Puckpool Battery (map reference ) is a battery located at Puckpool Point, close to the town of Ryde on the Isle of Wight. It is one of the many Palmerston Forts built on the island to protect it in response to a perceived French invasion. Construction of the battery began in 1863 and was completed by March 1865. 

During construction of the battery it was decided that it would be armed entirely with 50 of the heaviest mortars - at that time the 13-inch smooth bore mortar. This would enable the battery to provide large amounts of high angle plunging fire into the Solent, targeted at the vulnerable unarmoured decks of warships.

In 1873 four gun positions were constructed at the sea face of the battery for four 11-inch Rifled Muzzle Loading (RML) guns. My 1886 these four guns and 30 mortars provided the entire armament of the battery. The following year all of the mortars were removed as they were obsolete by that time.
************
Written tasks:
• A. Using the Puckpool Battery text, explain why the battery was to be armed entirely with the heaviest mortars.
• B. Transcribe the part of the Puckpool Battery text starting with "During construction of" and going on through "by that time.".
************
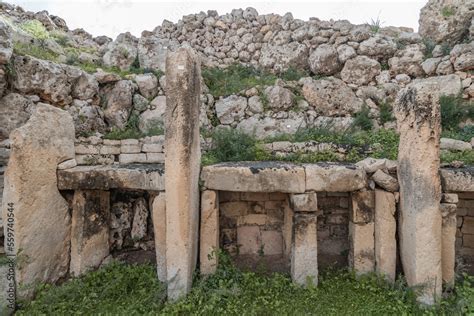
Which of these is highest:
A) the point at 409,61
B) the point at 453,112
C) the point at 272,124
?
************
Exercise answers:
• A. Arming the battery with 50 of the heaviest mortars, the 13-inch smooth bore type, would let it deliver large amounts of high angle plunging fire into the Solent. That fire was aimed at the vulnerable unarmoured decks of warships.

• B.
During construction of the battery it was decided that it would be armed entirely with 50 of the heaviest mortars - at that time the 13-inch smooth bore mortar. This would enable the battery to provide large amounts of high angle plunging fire into the Solent, targeted at the vulnerable unarmoured decks of warships.

In 1873 four gun positions were constructed at the sea face of the battery for four 11-inch Rifled Muzzle Loading (RML) guns. My 1886 these four guns and 30 mortars provided the entire armament of the battery. The following year all of the mortars were removed as they were obsolete by that time.